In a review to be published in the journal Bioessays, Freek Vonk of Leiden University (picture above with a king cobra) and his colleagues describe how venom is continuing to make its way into the clinic. A crucial part of this translation is understanding how snakes evolved such a rich pharmocopeia. By comparing the genes for venom with other genes, scientists have found that they’ve been borrowed away from other functions. Many animals–ourselves included–make enzymes that attack microbes. In snakes, this molecule evolved into a structure that let it attack muscle. It doesn’t attack the snake’s own muscles, however, because the gene for it only becomes active in the cells of the snake’s venom gland.
This transformation has occurred many times over, and, as Vonk and his colleagues explain, it is made possible by several different kinds of mutations. In some cases, the genes are duplicated, so that one copy can go on doing its original job, while the other is free to evolve to do a beter job at a new one–in this case, killing prey. It’s also possible for cells to use one gene to make two different proteins. Genes are made of segments, and cells can use different combinations of segments to make different proteins (a process called alternative splicing). The DNA from gene segments can also get swapped from one venom gene to another, adding new loops and pockets to proteins to give them new opportunities to attack.
This creative evolution didn’t just turn non-venom into venom. It also let venom evolve into new forms. Snakes, scientists are finding, often carry venoms fine-tuned for their prey of choice. Some species of saw-scaled vipers make arthropods their prey, while others attack mammals. The venom of the mammal-specialists is useless against arthropods like scorpions.
As a result of this evolution, scientists have lots of different venoms to explore to see if they’re useful in medicine. Millions of people rely on venom to keep their blood pressure in check, for example. ACE inhibitors were isolated from Brazilian pitvipers, which use the molecule to make their prey black out from a drop in blood pressure. Saw-scaled vipers make blood-thinning venoms, which have been turned into an anticoagulant drug called tirofiban. A number of venom drugs are now in the pipeline to treat cancer, bacterial infections, and other ailments.

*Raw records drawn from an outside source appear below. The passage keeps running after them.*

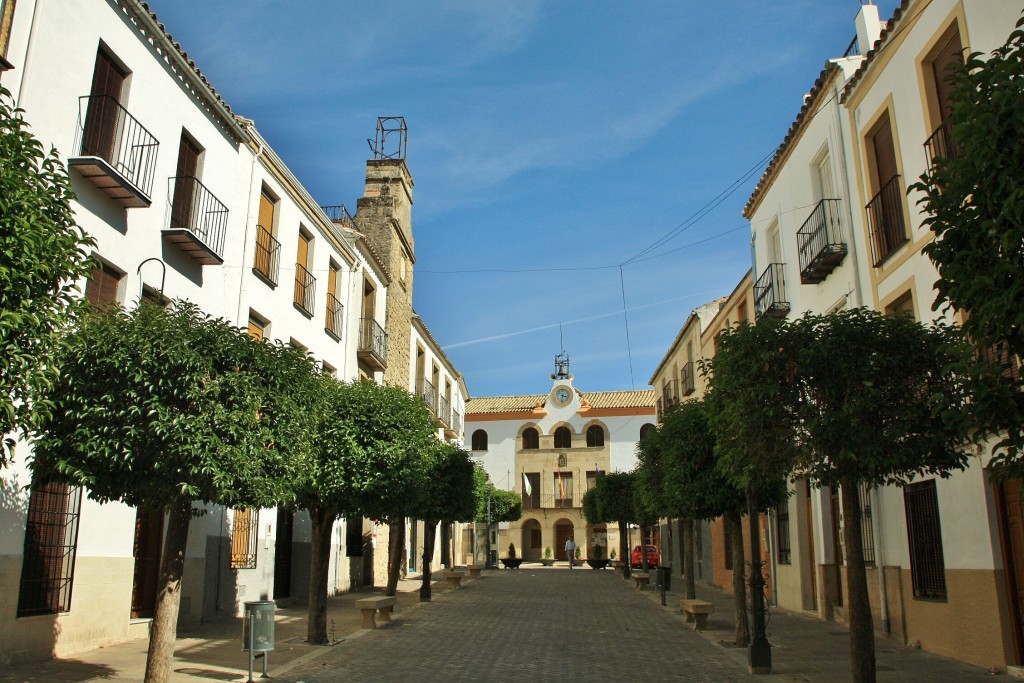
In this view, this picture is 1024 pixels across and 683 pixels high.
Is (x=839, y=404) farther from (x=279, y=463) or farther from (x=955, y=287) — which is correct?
(x=279, y=463)

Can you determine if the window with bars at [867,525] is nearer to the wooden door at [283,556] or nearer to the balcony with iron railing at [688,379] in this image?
the wooden door at [283,556]


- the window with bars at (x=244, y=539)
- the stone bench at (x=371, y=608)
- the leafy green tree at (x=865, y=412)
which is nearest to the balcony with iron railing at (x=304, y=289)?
the window with bars at (x=244, y=539)

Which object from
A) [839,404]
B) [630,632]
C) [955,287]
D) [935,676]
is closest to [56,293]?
[955,287]

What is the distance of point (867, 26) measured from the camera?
15.4m

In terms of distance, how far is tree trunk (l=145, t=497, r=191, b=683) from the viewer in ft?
27.8

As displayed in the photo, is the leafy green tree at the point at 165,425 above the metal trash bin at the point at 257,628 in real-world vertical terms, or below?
above

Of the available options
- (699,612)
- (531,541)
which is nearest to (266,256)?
(699,612)

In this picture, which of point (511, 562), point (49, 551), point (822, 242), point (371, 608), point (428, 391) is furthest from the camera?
point (511, 562)

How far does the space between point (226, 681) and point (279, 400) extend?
141 inches

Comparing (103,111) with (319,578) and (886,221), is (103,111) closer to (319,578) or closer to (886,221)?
(319,578)

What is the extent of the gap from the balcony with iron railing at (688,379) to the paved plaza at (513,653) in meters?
11.3

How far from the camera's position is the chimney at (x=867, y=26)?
15412 mm

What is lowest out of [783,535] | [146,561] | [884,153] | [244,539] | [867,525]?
[146,561]

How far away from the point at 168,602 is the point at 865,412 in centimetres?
766
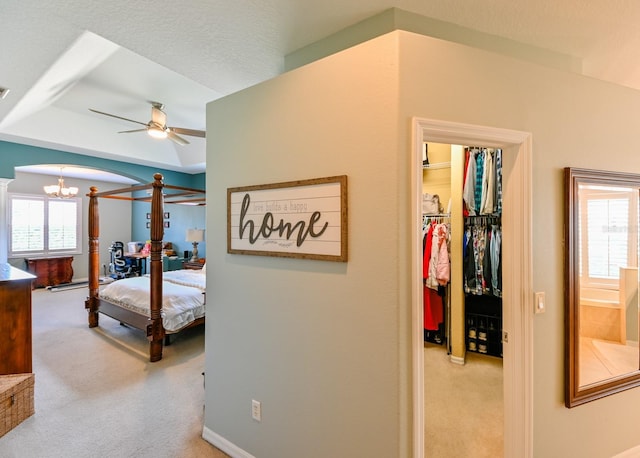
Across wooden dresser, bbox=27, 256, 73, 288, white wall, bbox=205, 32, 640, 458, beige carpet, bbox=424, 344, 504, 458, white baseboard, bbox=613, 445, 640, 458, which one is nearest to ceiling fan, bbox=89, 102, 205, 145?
white wall, bbox=205, 32, 640, 458

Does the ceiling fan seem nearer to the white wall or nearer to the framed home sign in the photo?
the white wall

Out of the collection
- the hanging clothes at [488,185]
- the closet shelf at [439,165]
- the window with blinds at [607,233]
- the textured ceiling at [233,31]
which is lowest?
the window with blinds at [607,233]

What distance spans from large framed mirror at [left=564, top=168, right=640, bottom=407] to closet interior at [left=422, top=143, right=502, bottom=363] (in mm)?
1022

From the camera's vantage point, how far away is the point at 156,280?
322cm

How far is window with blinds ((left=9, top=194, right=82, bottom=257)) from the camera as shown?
6.56 metres

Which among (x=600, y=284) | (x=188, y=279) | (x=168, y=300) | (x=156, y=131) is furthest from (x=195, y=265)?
(x=600, y=284)

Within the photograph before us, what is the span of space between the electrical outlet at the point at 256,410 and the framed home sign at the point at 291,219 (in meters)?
0.91

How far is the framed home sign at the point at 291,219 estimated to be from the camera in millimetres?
1402

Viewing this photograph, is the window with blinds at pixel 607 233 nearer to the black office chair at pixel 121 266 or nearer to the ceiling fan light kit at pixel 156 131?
the ceiling fan light kit at pixel 156 131

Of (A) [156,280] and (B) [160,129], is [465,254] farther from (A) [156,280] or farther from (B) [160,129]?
(B) [160,129]

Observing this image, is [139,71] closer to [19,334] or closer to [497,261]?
[19,334]

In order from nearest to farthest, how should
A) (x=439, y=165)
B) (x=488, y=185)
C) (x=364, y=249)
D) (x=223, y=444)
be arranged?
(x=364, y=249)
(x=223, y=444)
(x=488, y=185)
(x=439, y=165)

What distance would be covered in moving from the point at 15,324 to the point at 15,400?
0.59 metres

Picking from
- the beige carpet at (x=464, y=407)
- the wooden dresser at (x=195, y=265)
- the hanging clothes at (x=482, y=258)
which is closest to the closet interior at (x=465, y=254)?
the hanging clothes at (x=482, y=258)
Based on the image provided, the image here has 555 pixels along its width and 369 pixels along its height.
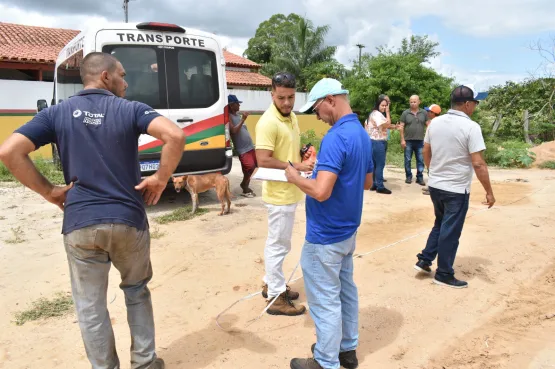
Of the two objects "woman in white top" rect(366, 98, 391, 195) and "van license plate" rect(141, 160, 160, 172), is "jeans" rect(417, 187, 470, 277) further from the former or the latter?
"van license plate" rect(141, 160, 160, 172)

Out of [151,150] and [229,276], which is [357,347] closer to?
[229,276]

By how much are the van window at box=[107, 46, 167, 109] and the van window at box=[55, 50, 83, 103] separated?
73cm

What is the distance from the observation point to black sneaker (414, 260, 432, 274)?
440 cm

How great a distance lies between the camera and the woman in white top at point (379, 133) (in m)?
7.92

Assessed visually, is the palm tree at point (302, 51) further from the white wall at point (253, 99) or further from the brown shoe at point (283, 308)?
the brown shoe at point (283, 308)

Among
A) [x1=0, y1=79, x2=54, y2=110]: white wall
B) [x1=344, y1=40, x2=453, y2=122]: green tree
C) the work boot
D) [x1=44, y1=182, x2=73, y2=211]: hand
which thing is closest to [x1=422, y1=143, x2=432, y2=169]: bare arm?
the work boot

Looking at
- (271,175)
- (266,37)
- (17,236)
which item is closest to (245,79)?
(266,37)

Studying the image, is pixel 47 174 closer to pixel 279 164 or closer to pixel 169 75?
pixel 169 75

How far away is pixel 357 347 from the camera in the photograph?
314cm

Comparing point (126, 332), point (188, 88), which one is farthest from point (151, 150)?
point (126, 332)

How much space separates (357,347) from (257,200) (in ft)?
15.8

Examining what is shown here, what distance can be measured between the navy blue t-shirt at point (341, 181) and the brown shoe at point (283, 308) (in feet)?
3.71

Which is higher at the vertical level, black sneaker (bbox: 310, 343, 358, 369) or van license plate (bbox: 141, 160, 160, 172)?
van license plate (bbox: 141, 160, 160, 172)

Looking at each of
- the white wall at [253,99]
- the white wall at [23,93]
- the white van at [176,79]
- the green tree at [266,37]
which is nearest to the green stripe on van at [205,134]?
the white van at [176,79]
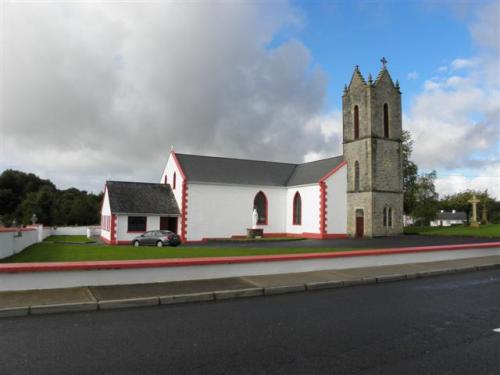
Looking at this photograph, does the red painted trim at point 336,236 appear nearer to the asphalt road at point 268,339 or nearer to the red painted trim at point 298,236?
the red painted trim at point 298,236

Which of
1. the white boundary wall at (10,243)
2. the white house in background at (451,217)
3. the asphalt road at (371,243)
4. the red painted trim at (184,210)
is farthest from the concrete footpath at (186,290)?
the white house in background at (451,217)

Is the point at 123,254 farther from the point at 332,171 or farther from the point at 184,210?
the point at 332,171

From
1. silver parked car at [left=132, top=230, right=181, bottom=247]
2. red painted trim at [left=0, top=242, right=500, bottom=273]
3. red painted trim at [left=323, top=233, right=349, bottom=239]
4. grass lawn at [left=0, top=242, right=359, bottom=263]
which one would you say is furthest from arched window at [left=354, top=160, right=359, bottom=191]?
red painted trim at [left=0, top=242, right=500, bottom=273]

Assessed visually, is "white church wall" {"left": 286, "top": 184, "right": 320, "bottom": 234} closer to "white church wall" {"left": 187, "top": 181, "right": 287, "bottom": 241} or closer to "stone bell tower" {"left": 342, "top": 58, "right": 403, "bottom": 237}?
"white church wall" {"left": 187, "top": 181, "right": 287, "bottom": 241}

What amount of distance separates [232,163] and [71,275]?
32072 millimetres

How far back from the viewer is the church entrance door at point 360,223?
36.9m

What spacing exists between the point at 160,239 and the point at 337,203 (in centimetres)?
1743

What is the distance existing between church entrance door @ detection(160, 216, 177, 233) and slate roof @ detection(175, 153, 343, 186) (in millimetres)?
3940

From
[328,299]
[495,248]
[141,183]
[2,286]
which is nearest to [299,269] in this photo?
[328,299]

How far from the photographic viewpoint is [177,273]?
10.5 m

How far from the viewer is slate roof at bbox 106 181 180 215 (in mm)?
33906

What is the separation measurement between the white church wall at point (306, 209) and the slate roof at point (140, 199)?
11584 mm

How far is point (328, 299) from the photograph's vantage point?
9039 mm

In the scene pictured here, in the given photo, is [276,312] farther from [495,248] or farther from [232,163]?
[232,163]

Scientists are developing ways to test out venoms faster. Instead of trying them out on mice, for example, some researchers are figuring out how to inject venom into zebrafish eggs. And Vonk and his colleagues think that there are a vast number of venoms for these scientists to investigate. While scientists have been studying venoms for decades, they’ve focused their attenion on the ones that are dangerous to humans. Yet most snakes–even seemingly harmless ones without fangs or complicated venom glands–turn out to produce venom. You won’t get killed by a garter snake’s venom, but it may be enough to slow down a rat that the snake wants to eat. And the molecules made by these “harmless” snakes are just as interesting, chemically speaking, as anything made by a king cobra.
Of course, Vonk and other snake experts won’t be able to study those venoms if the snakes become too rare to find. A lot of the habitats where snakes live are under siege, and some preliminary surveys suggest that snakes may be in a worldwide decline. If they go of into that dark night of extinction, they’ll take their medicines with them.